R/sumHPD.R

Defines functions sumHPD

Documented in sumHPD

#' Summarize a Hive Plot Data Object and Optionally Run Some Checks
#'
#' This function summarizes a \code{\link{HivePlotData}} object in a convenient
#' form. Optionally, it can run some checks for certain conditions that may be
#' of interest.  It can also output a summary of edges to be drawn, either as a
#' data frame or in a LaTeX ready form, or a data frame of orphaned nodes.
#'
#' Argument \code{chk.sm.pt} applies only to hive plots of \code{type = 2D}.
#' It checks to see if any of the edges start and end at the same node id.
#' These by definition exist at the same radius on the same axis, which
#' causes an error in \code{plotHive} since you are trying to draw an edge of
#' length zero (the actual error message is \code{Error in calcCurveGrob(x,
#' x$debug) : End points must not be identical}.  Some data sets may have such
#' cases intrinsically or due to data entry error, or the condition may arise
#' during processing.  Either way, one needs to be able to detect such cases
#' for removal or modification. This argument will tell you which nodes cause
#' the problem.
#'
#' Argument \code{chk.virtual.edge} applies only to hive plots of \code{type = 2D}
#' and is similiar to \code{chk.sm.pt} above except
#' that it checks for virtual edges.  These are edges start and end on the
#' same axis at the same radius but at different node id's (in other words,
#' two nodes have the same radius on the same axis).  This condition
#' gives the same error as above.  It is checked for separately as it arises
#' via a different problem in the construction of the data.

# # #

■ **Problem A**
Rewrite the sumHPD documentation starting with "#' Summarize a" and going on through "same node id.", swapping each "data frame" for "table".
■ **Problem B**
Write what follows the last sentence of the sumHPD documentation.
The items after this point come from a separate source.

■ **Extracted material**
# # #

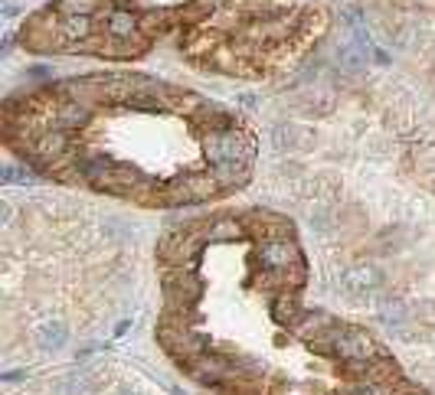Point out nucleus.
Listing matches in <instances>:
<instances>
[{
  "mask_svg": "<svg viewBox=\"0 0 435 395\" xmlns=\"http://www.w3.org/2000/svg\"><path fill=\"white\" fill-rule=\"evenodd\" d=\"M334 222H337V219H334L331 206H315V210H311V226H315L317 232H331Z\"/></svg>",
  "mask_w": 435,
  "mask_h": 395,
  "instance_id": "0eeeda50",
  "label": "nucleus"
},
{
  "mask_svg": "<svg viewBox=\"0 0 435 395\" xmlns=\"http://www.w3.org/2000/svg\"><path fill=\"white\" fill-rule=\"evenodd\" d=\"M118 395H137V392H131V389H121V392Z\"/></svg>",
  "mask_w": 435,
  "mask_h": 395,
  "instance_id": "1a4fd4ad",
  "label": "nucleus"
},
{
  "mask_svg": "<svg viewBox=\"0 0 435 395\" xmlns=\"http://www.w3.org/2000/svg\"><path fill=\"white\" fill-rule=\"evenodd\" d=\"M69 340V330L62 327V324H43V327L36 330V343H40V350H46V353H56V350H62Z\"/></svg>",
  "mask_w": 435,
  "mask_h": 395,
  "instance_id": "20e7f679",
  "label": "nucleus"
},
{
  "mask_svg": "<svg viewBox=\"0 0 435 395\" xmlns=\"http://www.w3.org/2000/svg\"><path fill=\"white\" fill-rule=\"evenodd\" d=\"M367 50L370 46H363V42H344L341 50H337V59L350 69H363L367 66Z\"/></svg>",
  "mask_w": 435,
  "mask_h": 395,
  "instance_id": "39448f33",
  "label": "nucleus"
},
{
  "mask_svg": "<svg viewBox=\"0 0 435 395\" xmlns=\"http://www.w3.org/2000/svg\"><path fill=\"white\" fill-rule=\"evenodd\" d=\"M380 320H383L390 330H402L406 324V307L400 301H383L380 304Z\"/></svg>",
  "mask_w": 435,
  "mask_h": 395,
  "instance_id": "423d86ee",
  "label": "nucleus"
},
{
  "mask_svg": "<svg viewBox=\"0 0 435 395\" xmlns=\"http://www.w3.org/2000/svg\"><path fill=\"white\" fill-rule=\"evenodd\" d=\"M307 141H311V134L298 125L278 121V125L272 127V147H278V151H295V147H305Z\"/></svg>",
  "mask_w": 435,
  "mask_h": 395,
  "instance_id": "7ed1b4c3",
  "label": "nucleus"
},
{
  "mask_svg": "<svg viewBox=\"0 0 435 395\" xmlns=\"http://www.w3.org/2000/svg\"><path fill=\"white\" fill-rule=\"evenodd\" d=\"M26 372H4V379H7V382H13V379H23Z\"/></svg>",
  "mask_w": 435,
  "mask_h": 395,
  "instance_id": "6e6552de",
  "label": "nucleus"
},
{
  "mask_svg": "<svg viewBox=\"0 0 435 395\" xmlns=\"http://www.w3.org/2000/svg\"><path fill=\"white\" fill-rule=\"evenodd\" d=\"M380 287H383V271L373 268V265H354L337 277V291L347 301H370V297H376Z\"/></svg>",
  "mask_w": 435,
  "mask_h": 395,
  "instance_id": "f03ea898",
  "label": "nucleus"
},
{
  "mask_svg": "<svg viewBox=\"0 0 435 395\" xmlns=\"http://www.w3.org/2000/svg\"><path fill=\"white\" fill-rule=\"evenodd\" d=\"M259 258H262V265L269 271H305L298 245H295L291 236H285V232H275V236L265 239L259 245Z\"/></svg>",
  "mask_w": 435,
  "mask_h": 395,
  "instance_id": "f257e3e1",
  "label": "nucleus"
}]
</instances>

# # #

■ **Final result A**
#' Summarize a Hive Plot Data Object and Optionally Run Some Checks
#'
#' This function summarizes a \code{\link{HivePlotData}} object in a convenient
#' form. Optionally, it can run some checks for certain conditions that may be
#' of interest.  It can also output a summary of edges to be drawn, either as a
#' table or in a LaTeX ready form, or a table of orphaned nodes.
#'
#' Argument \code{chk.sm.pt} applies only to hive plots of \code{type = 2D}.
#' It checks to see if any of the edges start and end at the same node id.

■ **Final result B**
#'
#' Argument \code{chk.ax.jump} applies only to hive plots
#' of \code{type = 2D}.  It checks to see if any of the edges jump an axis,
#' e.g. axis 1 --> axis 3. This argument will tell you which nodes are at
#' either end of the jumping edge.  Jumping should should be avoided in hive
#' plots as it makes the plot aesthetically unpleasing.  However, depending
#' upon how you process the data, this condition may arise and hence it is
#' useful to be able to locate jumps.
#'
#' @param HPD An object of S3 class \code{HivePlotData}.
#'
#' @param chk.all Logical; should all the checks below be run?  See Details.
#'
#' @param chk.sm.pt Logical; should the edges be checked to see if any of them
#' start and end on the same axis with the same radius?  See Details.
#'
#' @param chk.ax.jump Logical; should the edges be checked to see if any of
#' them start and end on non-adjacent axes, e.g. axis 1 --> axis 3?  See
#' Details.
# "
#' @param chk.sm.ax Logical; should the edges be checked to see if any of them
#' start and end on the same axis?
#'
#' @param chk.virtual.edge Logical; should the edges be checked to see if any of them
#' start and end on different nodes which happen to be at the same radius on the
#' same axis? See Details.
#'
#' @param chk.orphan.node Logical; should orphan nodes be identifed?  Orphan
#' nodes have degree 0 (no incoming or outgoing edges).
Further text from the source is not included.